Location: Soil and Water Management ResearchTitle: Yield component analysis of grain sorghum grown under water stress Author
Submitted to: Field Crops Research
Publication Type: Peer Reviewed Journal
Publication Acceptance Date: 2/6/2013
Publication Date: 3/20/2013
Citation: Tolk, J.A., Howell, T.A. 2013. Yield component analysis of grain sorghum grown under water stress. Field Crops Research. 145:44-51. http://dx.doi.org/a0.1016/j.fcr.2013.02.006 Interpretive Summary: A plant that can keep its leaves green for longer period of time compared with what is traditional can produce more food for its grain and produce bigger grain yields. This is called "stay-green". For two years, we compared the grain yields of a stay-green grain sorghum crop with the yields of a grain sorghum crop that did not have the stay-green trait. We wanted to see what part of the yield (seed number per unit area, seed size) was different between the two crops. When the crops had adequate water and air temperatures were mild, the stay-green crop had smaller yields compared with the non-stay-green crop, primarily because the seed size was smaller. When the crops had little water and air temperatures were hot, the stay green crop produced larger yields compared with the other crop, primarily because it produced a greater number of seeds. The stay green trait helped maintain yields when water was limited.
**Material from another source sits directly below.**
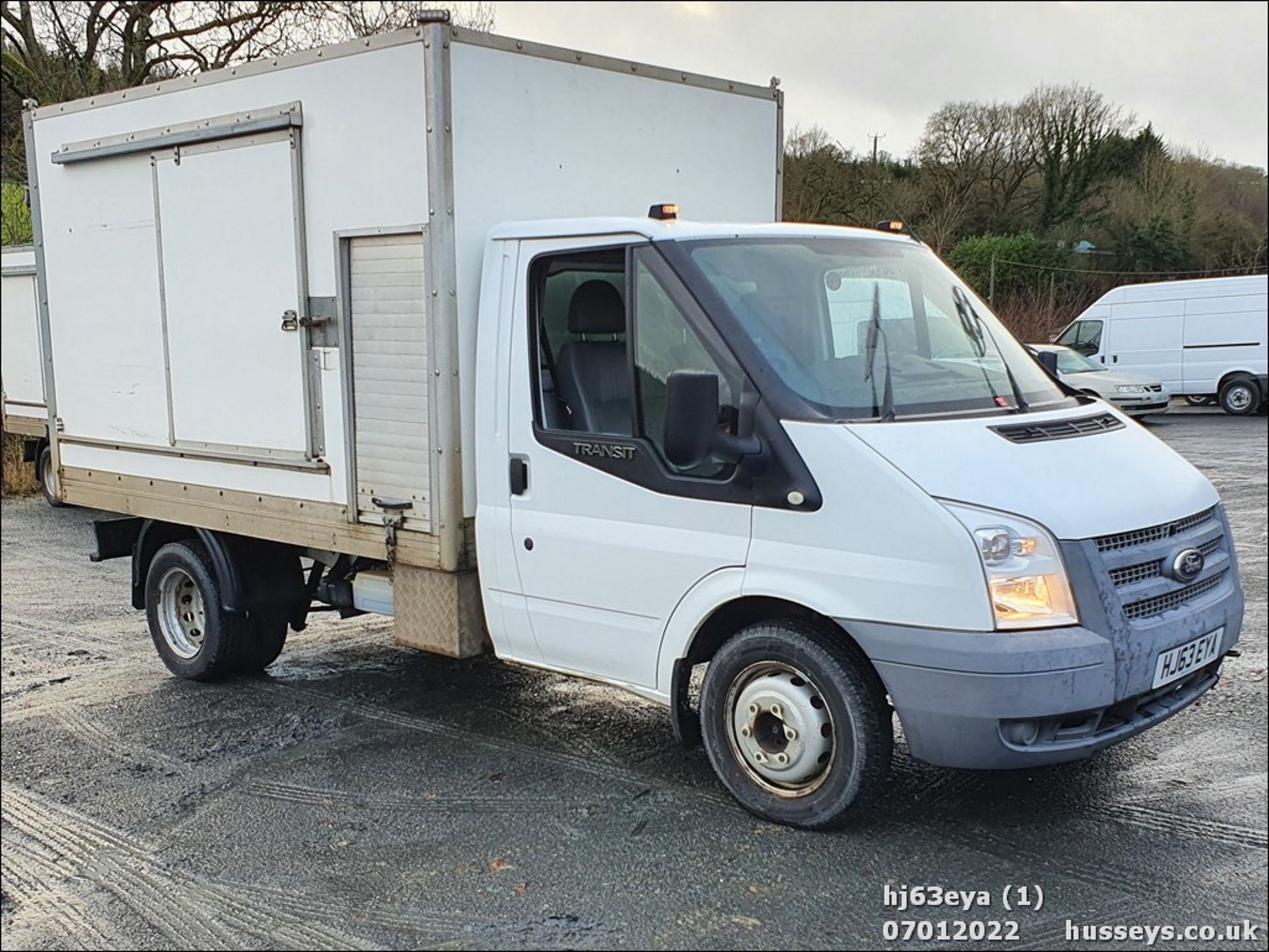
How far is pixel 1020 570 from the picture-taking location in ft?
12.9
Technical Abstract: Delayed leaf senescence, or 'stay green', in grain sorghum (Sorghum bicolor Moench L.) allows continued photosynthesis under drought conditions which can result in normal grain fill and larger yields compared with senescent cultivars. The objective of this study was to compare the yield response of a sorghum hybrid with stay green genetics and a sorghum hybrid with senescent genetic traits to differing levels of water stress to identify traits leading to increased yield under water stress. A stay green (SG) and a senescent (SN) hybrid of grain sorghum were grown in 2010 and 2011, which had contrasting environmental conditions, in 48 weighing lysimeters containing soil monoliths of four regional soils - clay loam, silt loam, sandy loam or fine sand (12 each) at Bushland, TX, USA. Plant density was 16 plants m**92; irrigation treatments were 19 mm or 28 mm applied weekly. Under water and heat stress (2011), the SG hybrid produced significantly larger grain yield due to a greater seed number (seeds m**2) compared with the SN hybrid, both with similar amounts of evapotranspiration (ET). Panicle biomass growth rate from flag leaf emergence to beginning seed fill was identified as a period critical for determining seed number. Panicle biomass (g m**2) at maturity, as an integrated measure of panicle growth rate during this period, was linearly related to seed number in the water stress treatments, with the SG hybrid producing a greater number of seeds compared with the SN hybrid with the same panicle mass. The seed mass of the SG hybrid was fairly constant in both minimum stress and stress environments, which was in general significantly smaller than the seed mass of the SN hybrid under all conditions. Under drought conditions, the stay green hybrid maintained yield by retaining greater seed numbers.